OREANDA-NEWS. Fitch Ratings has affirmed Mordovia Republic's Long-term Foreign and Local Currency Issuer Default Ratings (IDRs) at 'B+', Short-Term Foreign Currency IDR at 'B' and National Long-Term rating at 'A-(rus)'. The Outlooks on the Long-Term ratings are Stable. The region's outstanding senior unsecured domestic bond issues have been affirmed at 'B+' and 'A-(rus)'.

The affirmation reflects Fitch's unchanged base line scenario regarding the republic's high direct risk and weak operating balance that will be insufficient to cover growing interest payments over the medium term.


The 'B+' ratings reflect Mordovia's volatile operating performance and high direct risk, resulting from large capital expenditure, which is mitigated by significant exposure to long-term low-cost budget loans. The ratings also reflect our expectation that the republic will continue to receive support from the federal government ahead of hosting the world football championship FIFA 2018, while its own financial flexibility will remain weak.

Fitch projects that Mordovia's direct risk will remain high at 130%-140% (2015: 121%) of current revenue as the region will likely to continue to record a deficit before debt variation over the medium term.
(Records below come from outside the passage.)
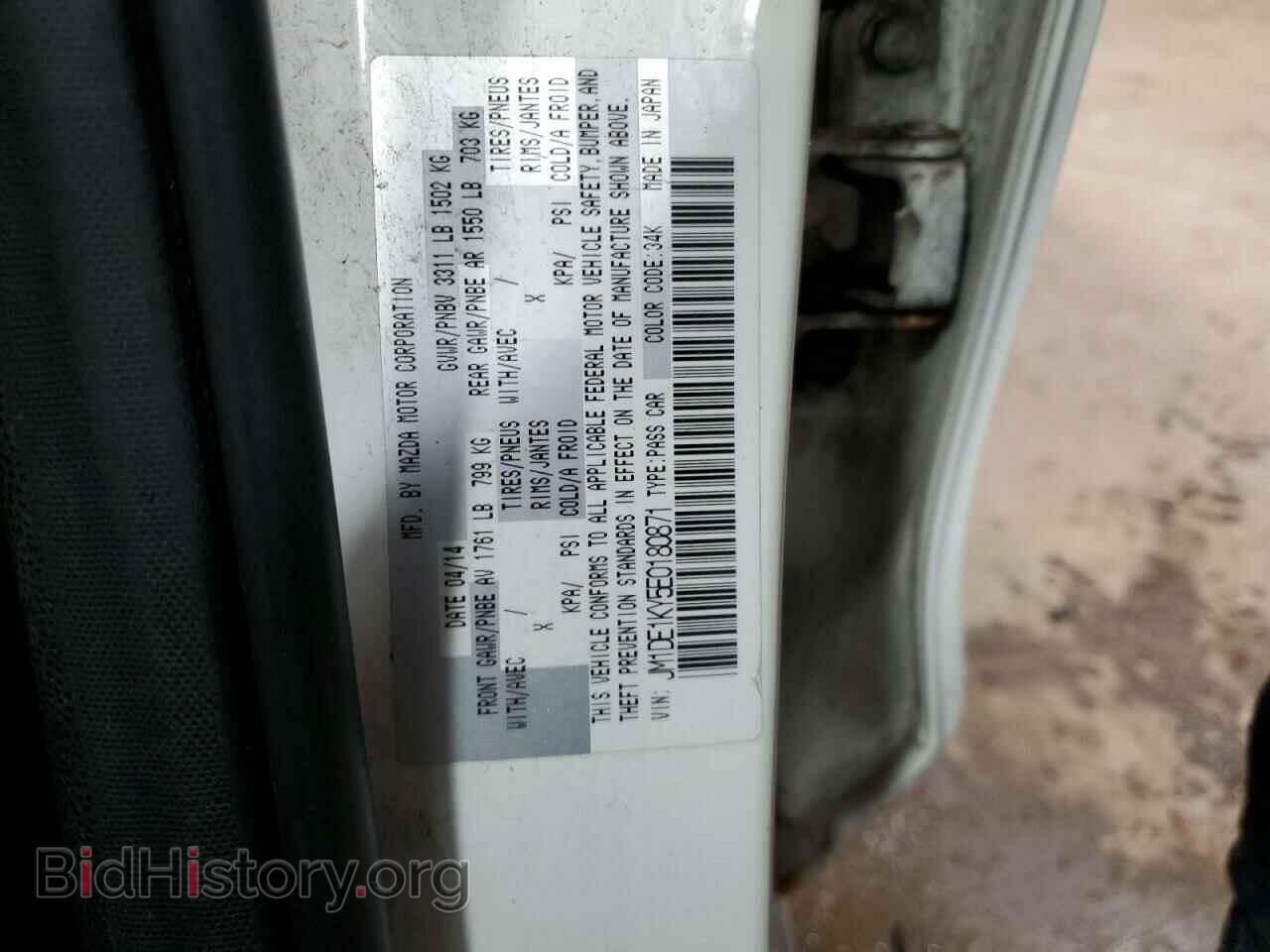 2014 MAZDA 2 - VIN: JM1DE1KY5E0180871 - Фото 12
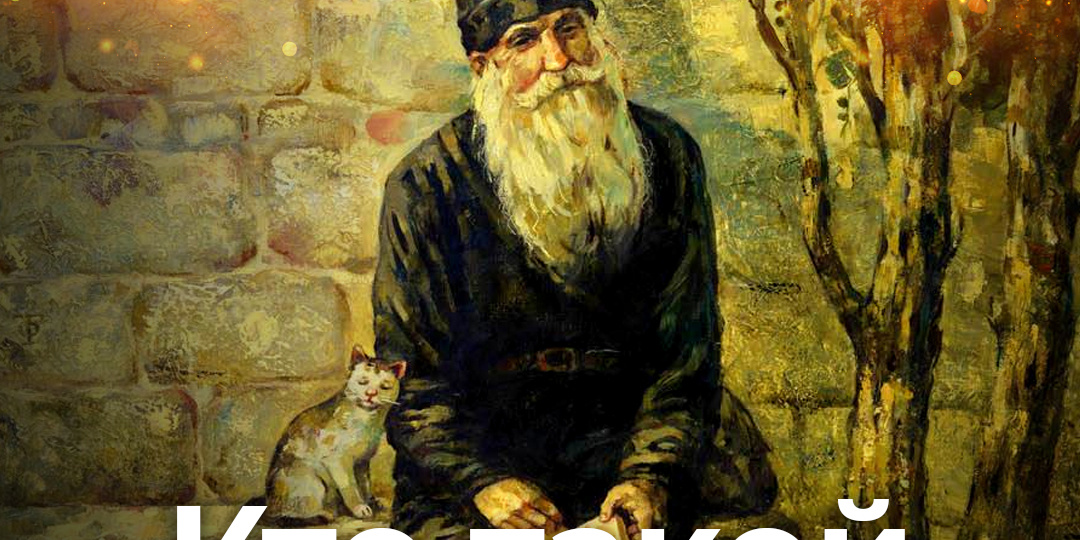 Кто такой духовник?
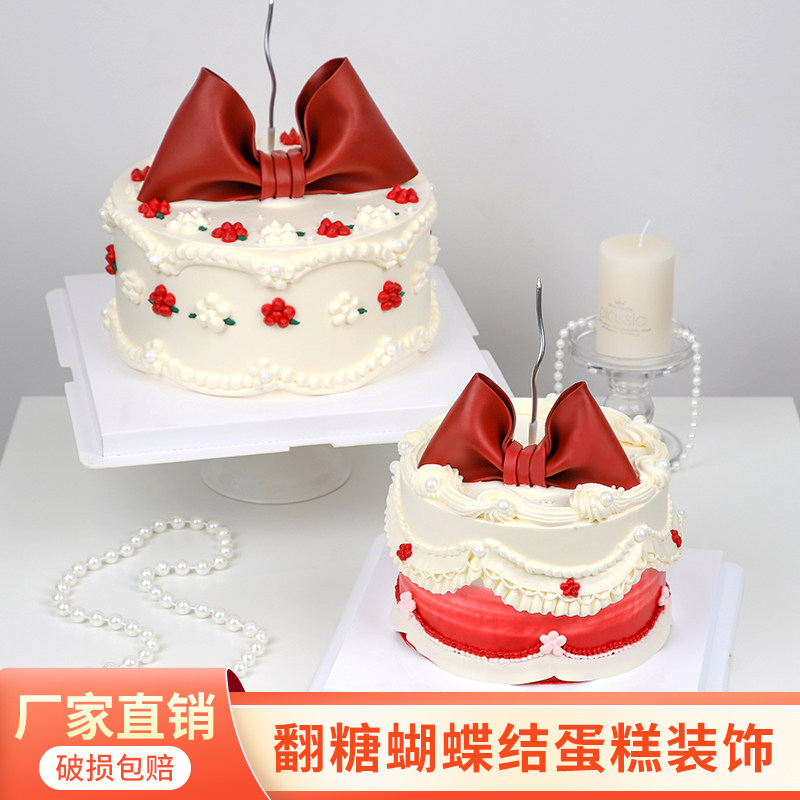 翻糖蝴蝶结安格拉红蛋糕装饰摆件成品订婚七夕情人节烘焙生日插件,节庆用品/礼品,节日装扮用品,淘宝优惠券,粉丝福利购,淘宝优惠卷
The republic has low expenditure flexibility, which is fuelled by preparations for FIFA 2018. We project the deficit to be above 10% of total revenue in 2016-2017 before narrowing to 4%-5% in 2018 due to completion of infrastructure projects.

During 7M16, Mordovia's direct risk grew to RUB38.3bn from RUB34.7bn at end-2015 and we believe it could reach RUB39.2bn by end-2016. In mitigation, 55% of the risk (RUB21bn) is long-term budget loans that the federal government has provided to the republic at a preferential 0.1% interest rate. Fitch expects that Mordovia will continue to receive support from the state over the medium term. The federal government has already approved RUB4.6bn budget loans for the republic in 2016.

The republic's refinancing risk is concentrated in 2018 when RUB12.7bn or 33% of direct risk matures. In 2016, the republic needs to repay RUB4.7bn (12% of direct risk). The risk is mitigated by already contracted budget loans. Additional funding will come from RUB5bn five-year bond issue that Mordovia plans to issue by end-2016.

Fitch forecasts Mordovia's operating performance to be weak over the medium term, with an operating balance at 4% of operating revenue (2015: 7%) and a negative current balance due to growing interest payments. We expect that the republic's tax capacity will remain modest due to the weak tax base and that federal transfers will constitute a significant proportion of Mordovia's budget, averaging about 40% of total revenue annually in 2016-2018.

In 2015, the republic's government estimated that the republic's economy had grown 2.8% while the national economy contracted 3.7%. The growth was supported by a developing agricultural sector and FIFA championship-related construction. Nevertheless, we expect that the region's wealth metrics will remain low, with GRP per capita being 70%-75% of the national median (2014: 73%).

Russia's institutional framework for sub-nationals is a constraining factor on the region's ratings. Frequent changes in the allocation of revenue sources and in the assignment of expenditure responsibilities between the tiers of government hampers the forecasting ability of local and regional governments in Russia. In particular, the republic's budgetary performance is reliant on support provided by the state.


A sustainable improvement in the operating balance towards 10% of operating revenue leading to a strengthening of the debt payback (direct risk to current balance) towards 20 years (2015: 58 years), could lead to an upgrade.

Continuous growth of direct risk above Fitch's projections (140% of current revenue), accompanied by an increase of the republic's refinancing pressure and a negative operating balance, would lead to a downgrade.